This research is the first conducted by the Office for National Statistics (ONS) to compare administrative and survey-based estimates of self-employment income.
Median self-employment income is consistently higher in the survey-based Effects of taxes and benefits measure than the administrative-based Self Assessment measure, while the gap between mean and median values is much larger for the admin-based measures across all three years (tax years ending 2016, 2017 and 2018).
Initial analysis suggests this could be because the administrative data better capture the top and bottom of the income distribution, although further research is needed to confirm this.
This phenomenon was also true when looking at administrative and survey-based records for the same person, with some survey respondents potentially reporting turnover rather than income – however, this research is complicated because of data linkage challenges.
Evidence published by HM Revenue and Customs (HMRC) suggests some individuals under-report their self-employment income when submitting a Self Assessment tax return; however, our analyses cannot shed light on whether these individuals would feed this under-reporting through to their survey response.
The Office for National Statistics (ONS) publishes official estimates of income in the Effects of taxes and benefits on UK household income (ETB) yearly statistical bulletins, using Living Costs and Food Survey (LCF) data.

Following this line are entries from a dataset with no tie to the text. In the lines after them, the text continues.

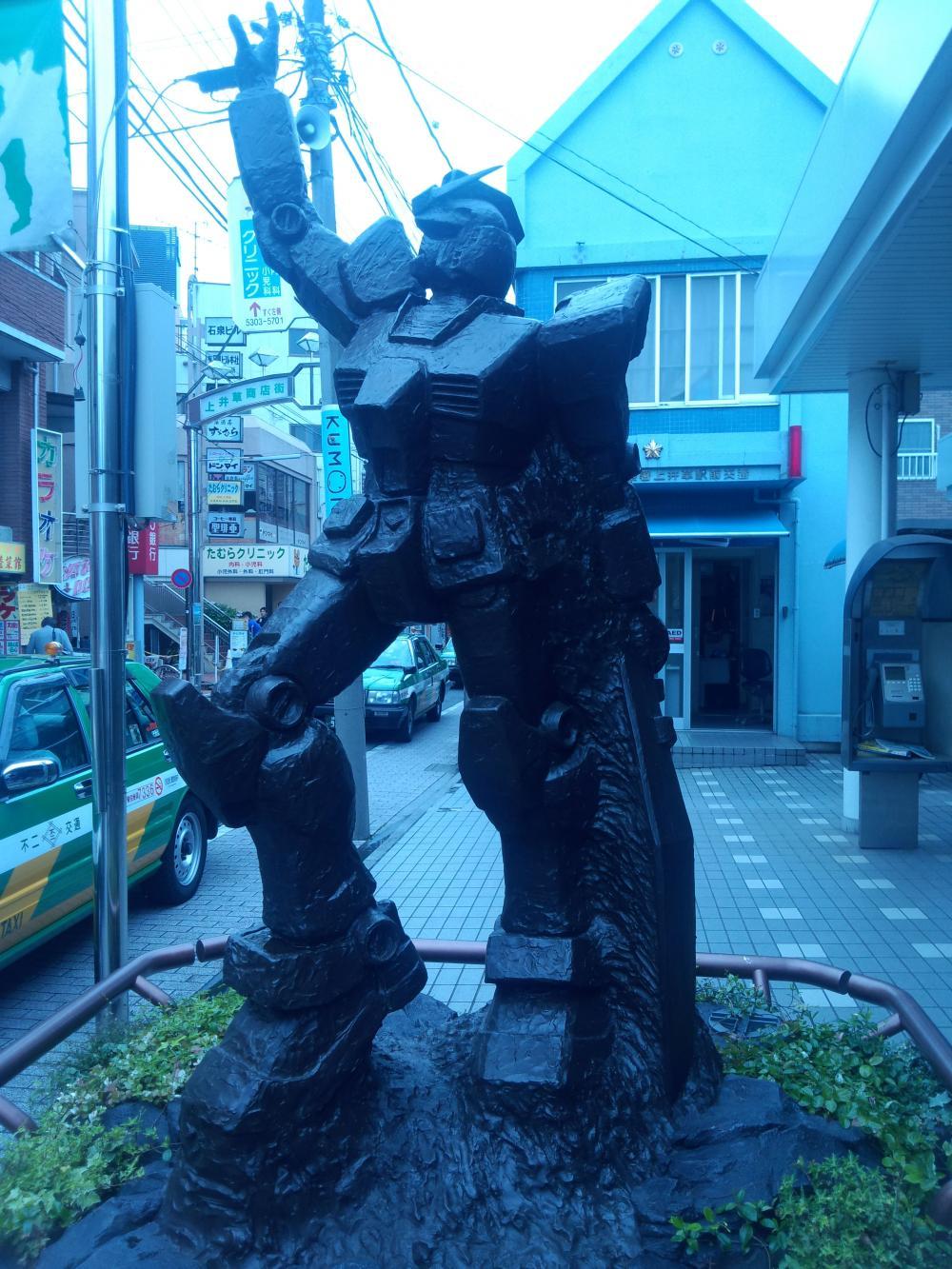 gandamu_convert_20120629191711.jpg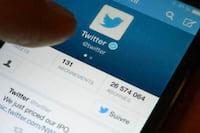 Usuários do Twitter também poderão fazer transmissões em tempo real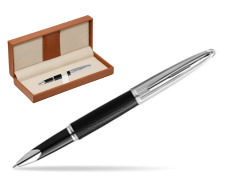 Waterman Rollerball Pen Carene Leather Black CT  in classic box brown
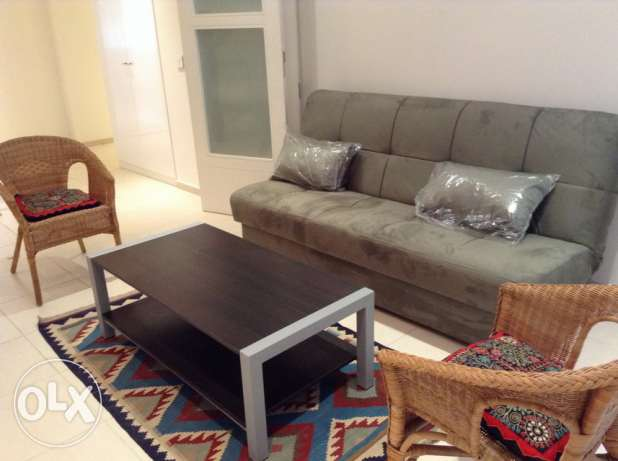 Furnished apartment for RENT - Hamra 75 SQM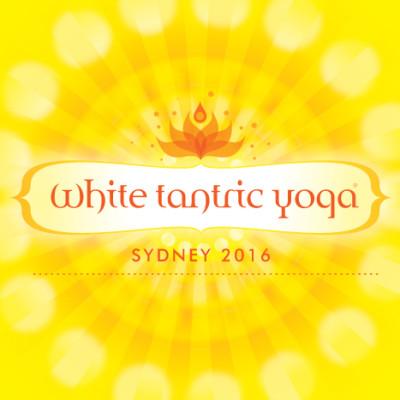 Premier Kundalini Yoga & Meditation Event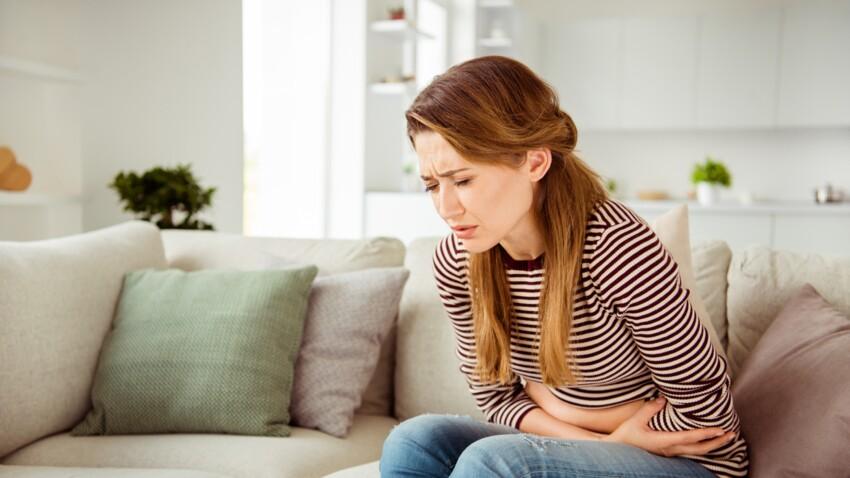 Hydrosalpinx : quelles sont les conséquences de cette complication de la salpingite sur la fertilité ?
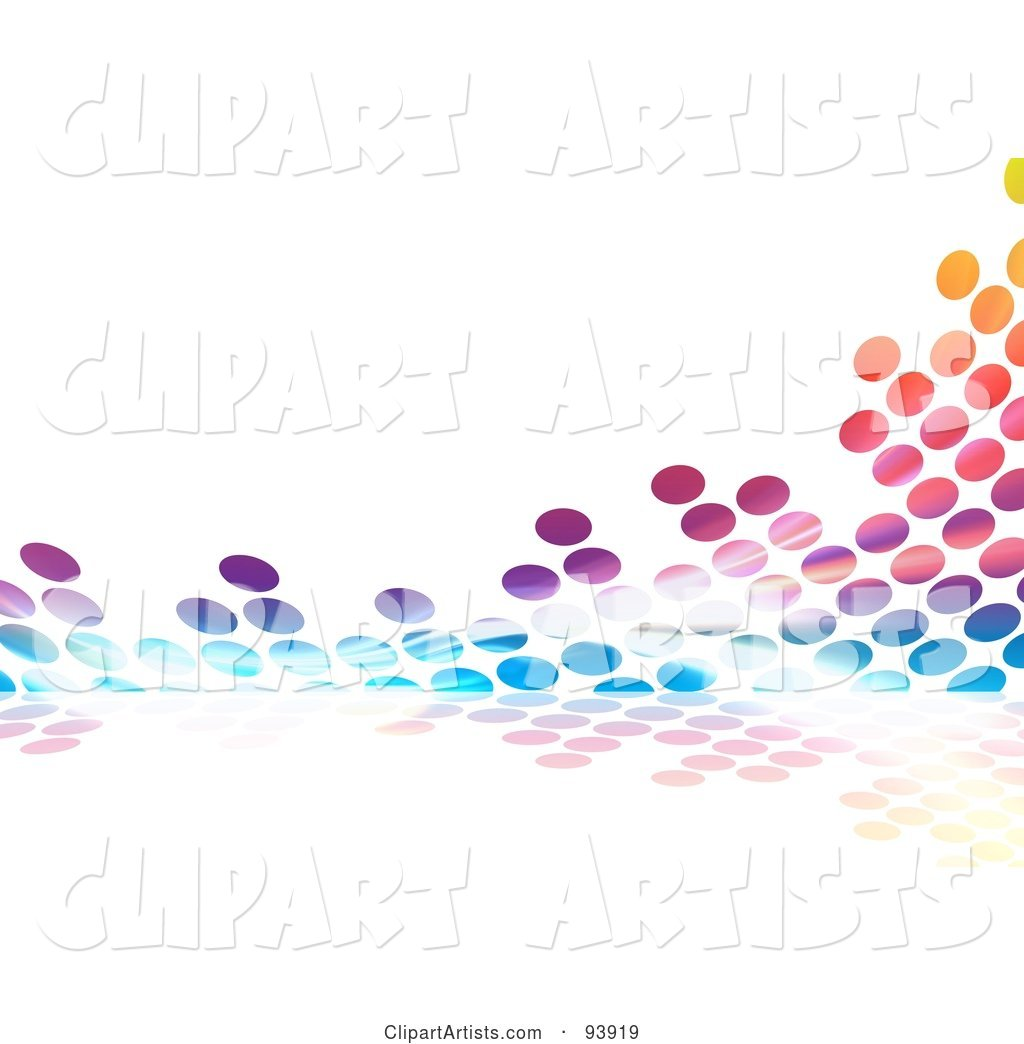 Colorful Halftone Dot Equalizer Background on White - 2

The data and publications include breakdowns for self-employment income.
This article presents research into the use of HM Revenue and Customs (HMRC) Self Assessment data to produce an administrative-based measure of self-employment income, replicating methods used to produce ONS’ survey-based estimates.
Comparisons are made using survey and administrative data covering the tax years ending 2016, 2017 and 2018, as well as with HMRC's official estimates of self-employment income.
This research will contribute to two main work streams as part of our plans to transform population and social statistics:
the development of a measure of self-employment income to incorporate into our Admin-based income statistics
the potential use of administrative data to improve existing survey-based measures of income or as an alternative data source to replace survey income questions
Creating a Self Assessment measure of self-employment income using survey-aligned methodology
Our survey-based measure of self-employment income draws on existing methods used to produce the ONS' ETB estimates. To compare, we have developed an administrative data-based measure which aligns with these existing methods to ensure similar concepts are being compared throughout. This will help us understand how self-employment income estimates differ when substituting administrative data into existing survey processes.
Three rules have been identified to ensure consistency between these measures:
The LCF asks respondents to report self-employment income for up to three jobs from a specific box on their Self Assessment return, or other tax-related documentation. We have sourced income amounts from the same Self Assessment box to calculate our administrative-based measure1. This guidance is specific to self-employment profits, so the closest aligned box collecting self-employment loss has been sourced where appropriate.
During LCF processing, non-zero loss income amounts are converted to zeros before being included with profits to calculate self-employment income. The same processing has been applied to Self Assessment data.
The LCF asks respondents to report income from the most recent year that they prepared accounts for HMRC. For around two-thirds of respondents, this is the previous tax year, with around one-third reporting from two years ago, meaning collected figures are always out of date. LCF processing uprates2 these figures to the current tax year. We have designed a similar process for the linked records analysis, with tax years aligned between the LCF and Self Assessment data.
Notes for: About our transformation research:
- LCF respondents were asked additional questions to capture all self-employment income, including whether they have drawn money from a work account for non-business purposes. This has been considered when designing our measures.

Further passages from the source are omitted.